New Design Question

I have been learning more about programming lately and now some things are confusing me.

I have always been taught that its good to have an OOP design. So on a sample project I have an Employee and Customer class that inherit from a Person class. The Employee and Customer classes really don’t have any function other then to define the Employee or Customer objects.

So normally, I created these classes and then created a data provider class that sent information stored in these classes to the database (and vice versa).

In my database I also have tables called employees and customers.

I have been playing with the new Linq stuff and it seems I can connect to the database and drag the tables onto a designer. On this sample program I have PubsDataSet.xsd. Then I use data controls like BindingSource and TableAdapter, etc…, etc… and I bind the text boxes, data grids, etc… to the database that way. I can use the built-in BindingNavigator toolbar to move, add, edit, delete records.

I like this easy design.

The problem is, when I do it this way I no longer have (or need) classes like Employee or Customer or many other classes for that matter in my program. There is no need for them because the new data tools handle all of this automatically.

So now I’m confused, and I’m not sure my design is correct because as far as OOP goes I should have those classes in the program to define everything.

Take another class for example, say on a point of sale program there is a class called Transactions. That class stores all the information about a Transaction (a sale).

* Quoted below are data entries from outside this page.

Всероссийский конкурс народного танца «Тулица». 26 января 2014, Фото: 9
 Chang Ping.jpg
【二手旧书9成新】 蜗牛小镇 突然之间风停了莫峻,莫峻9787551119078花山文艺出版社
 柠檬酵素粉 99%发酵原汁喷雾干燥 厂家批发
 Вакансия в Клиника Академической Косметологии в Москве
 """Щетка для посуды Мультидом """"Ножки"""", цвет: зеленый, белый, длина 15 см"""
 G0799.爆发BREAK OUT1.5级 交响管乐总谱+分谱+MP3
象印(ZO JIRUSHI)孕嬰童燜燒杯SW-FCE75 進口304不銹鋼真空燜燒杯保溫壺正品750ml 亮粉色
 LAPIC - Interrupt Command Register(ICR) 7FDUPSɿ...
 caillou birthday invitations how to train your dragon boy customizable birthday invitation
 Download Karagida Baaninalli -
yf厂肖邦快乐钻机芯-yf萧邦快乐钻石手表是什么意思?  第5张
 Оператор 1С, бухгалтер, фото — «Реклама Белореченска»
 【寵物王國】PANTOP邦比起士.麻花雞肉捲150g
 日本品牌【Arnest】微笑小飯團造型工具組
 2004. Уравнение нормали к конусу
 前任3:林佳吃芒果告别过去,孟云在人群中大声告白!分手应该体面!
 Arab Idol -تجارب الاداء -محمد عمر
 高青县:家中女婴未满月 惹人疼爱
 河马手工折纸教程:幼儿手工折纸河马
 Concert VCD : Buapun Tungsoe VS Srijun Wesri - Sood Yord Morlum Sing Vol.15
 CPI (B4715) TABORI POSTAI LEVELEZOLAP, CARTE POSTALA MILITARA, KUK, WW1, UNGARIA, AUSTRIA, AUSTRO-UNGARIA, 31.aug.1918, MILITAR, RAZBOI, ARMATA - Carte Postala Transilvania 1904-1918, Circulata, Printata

Before I would have all the things like (dateProcessed, terminalNumber, itemsCollection<>, discountCollection<>, etc…) in my class and also have the required functions for calculating the sale total, figuring sales tax, adding or voiding an item.

Since I am using this new database tools the definition of my Transaction class is no longer needed because its bound to the controls on the form. So my Transaction class now only has the functions mentioned above, all of the things that actually define the Transaction have been removed and moved to the new database tools.

So now, I’m confused that this is proper design, because I was always taught that my front end user interface should not contain the code for these classes, they should all have their own class. But now these classes are bound to the interface.

I guess I’m completely confused now, should I be creating classes for things like Employee and Customer or just binding them using the new tools, and if I bind them to the new tools is there really a need to still create the classes or just leave them out? Why do I need an Employee or Customer class when the form controls are bound directly to the employee and customer tables in the database? Those classes have no other function except to define an object and store the values of that object in memory.

I’m not sure what is proper design anymore.